:: Extract provided ::

Keeping Your Household Safe in an Emergency

A great way to think of emergency preparedness is as a three-pronged approach: home, work, and travel, all of which will have some degree of overlap. This article will focus on the home and specifically home security. Here are some ideas for you to consider in making your home as secure as possible:

  1. External lighting: One of the easiest ways to create a higher level of safety is to have excellent exterior illumination. Most existing light fixtures can be modified or replaced to add a motion-activated element to optimize existing lighting.

    Adding solar-powered lights at the end of driveways or other darker areas of the yard is an easy and affordable way to shed light on more poorly lit areas. Consider having several areas of solar-powered lighting if you do not have a generator to power the regular lighting if the electricity is out.

  2. Security systems: Having and maintaining a security system is another good deterrent in keeping unwanted guests away. Often these systems are designed to contact emergency services on your behalf in the event of an emergency, be it fire or intruder. Security doorbells are very popular as well, which often feature a video element.

  3. Keeping doors and windows locked: Although this seems obvious, it is very easy to get lulled into a false sense of security. Locking doors and windows is the simplest way of increasing our level of safety. Consider adding additional locking bars or mechanisms to windows that are hidden away from view.

    Replace the short screws in your door striker plate with longer, three-inch screws to make your door harder to force open. Perhaps you have basement windows that could benefit from having grates or decorative bars installed (obviously they will need to be able to open from the inside).

    Utilizing your existing locks and deadbolts will go a long way in increasing your level of security.

  4. Have a plan: Prior, proper planning . . . Having a plan is foundational to your levels of security; practicing that plan is equally as important. Have family discussions; have regular drills. What are our immediate steps if there is an emergency? Practice for all possible scenarios—fire, earthquake, Lehar, flood, or even intruder drills.

    If evacuation is required, do you have a meeting place picked out? Which room in your home is the safest sheltering in place? Practicing these potential scenarios will create a “muscle memory” that will help propel you during the higher stress of an actual emergency.

:::
:: Information ::

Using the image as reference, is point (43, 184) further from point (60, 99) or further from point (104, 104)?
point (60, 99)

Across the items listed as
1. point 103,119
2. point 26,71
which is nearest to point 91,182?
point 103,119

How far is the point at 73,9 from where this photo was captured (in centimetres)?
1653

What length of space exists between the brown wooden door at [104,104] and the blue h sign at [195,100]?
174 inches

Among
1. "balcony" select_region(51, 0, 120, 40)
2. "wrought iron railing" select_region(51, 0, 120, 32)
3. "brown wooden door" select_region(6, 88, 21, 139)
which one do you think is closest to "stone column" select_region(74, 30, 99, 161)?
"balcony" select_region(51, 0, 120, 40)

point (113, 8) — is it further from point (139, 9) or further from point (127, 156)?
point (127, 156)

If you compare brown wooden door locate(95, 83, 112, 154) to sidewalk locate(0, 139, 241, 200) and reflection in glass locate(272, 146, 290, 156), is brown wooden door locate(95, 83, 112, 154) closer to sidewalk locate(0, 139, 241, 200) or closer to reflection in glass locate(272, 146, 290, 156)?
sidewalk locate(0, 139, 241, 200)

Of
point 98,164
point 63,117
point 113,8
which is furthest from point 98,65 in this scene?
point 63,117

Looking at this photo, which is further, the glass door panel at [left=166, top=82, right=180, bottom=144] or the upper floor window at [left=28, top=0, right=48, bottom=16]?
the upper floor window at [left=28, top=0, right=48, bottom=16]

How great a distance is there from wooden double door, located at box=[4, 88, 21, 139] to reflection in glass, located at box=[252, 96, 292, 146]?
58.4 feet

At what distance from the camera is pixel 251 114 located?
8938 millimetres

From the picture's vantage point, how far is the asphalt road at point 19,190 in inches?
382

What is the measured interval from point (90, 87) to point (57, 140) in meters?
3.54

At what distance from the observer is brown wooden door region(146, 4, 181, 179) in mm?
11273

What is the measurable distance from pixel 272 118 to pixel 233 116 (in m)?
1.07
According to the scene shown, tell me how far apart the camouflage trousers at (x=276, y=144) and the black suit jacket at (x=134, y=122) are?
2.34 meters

:::

## Required actions
(1) Answer these questions using the home security article:
(a) What three areas make up the three-pronged approach to emergency preparedness?
(b) How long should the screws that replace the short ones in the door striker plate be?
(c) What does the article say practicing potential emergency scenarios will create?
(2) Extend the home security article past its last sentence.
The lines have no connection to the home security article.

## Exercise answers
(1)
(a) Home, work, and travel.
(b) Three inches.
(c) A "muscle memory" that helps propel you during the higher stress of an actual emergency.

(2)
  5. Personal protection: Should you choose to utilize a force multiplier, firearm, knife, sword, ninja stars, or pepper spray, here are a couple of thoughts. Firstly, train, train, and then train again. This cannot be emphasized enough. If your plan includes a weapon of any sort, then you must train to a high level of efficiency before this item is included as a part of your planning.

    As a 2nd Amendment advocate, this writer believes in the constitutional right to bear arms; however, the ability and skill to practice that right are not inherited, as the right itself is. We must build our skills to be able to exercise that right.

    And secondly, storage. Any item we deem to be of value to our personal security must be stored in a safe, practical, and intelligent manner. Safes, lockboxes, etc. should always be utilized to ensure that only the right person at the right time can access your force multiplier of choice. 

Finally, remember to make the weapon of prayer your first response, not your last resort. The Lord is your protector, ultimately, and any steps you take in that role should be under His authority and subject to His direction. He is with you!
“So do not fear, for I am with you; do not be dismayed, for I am your God. I will strengthen you and help you; I will uphold you with my righteous right hand.” (Isaiah 41:10)

Next week’s topic: First Aid and Medicines


HF Preparedness Leadership Team

Action Steps:
  • I have assessed my property and noted any areas of vulnerability.
  • I have ensured there is working outdoor lighting around my house as needed, and have a back-up plan for if the power is out.
  • If I have a security system or smart doorbell, I will make sure it is working and in order.
  • Our family is alert to keeping doors and windows locked.
  • We have an emergency plan in place and have practiced it.
  • Any force multiplier/personal protection devices are properly stored, and anyone using them has been properly trained.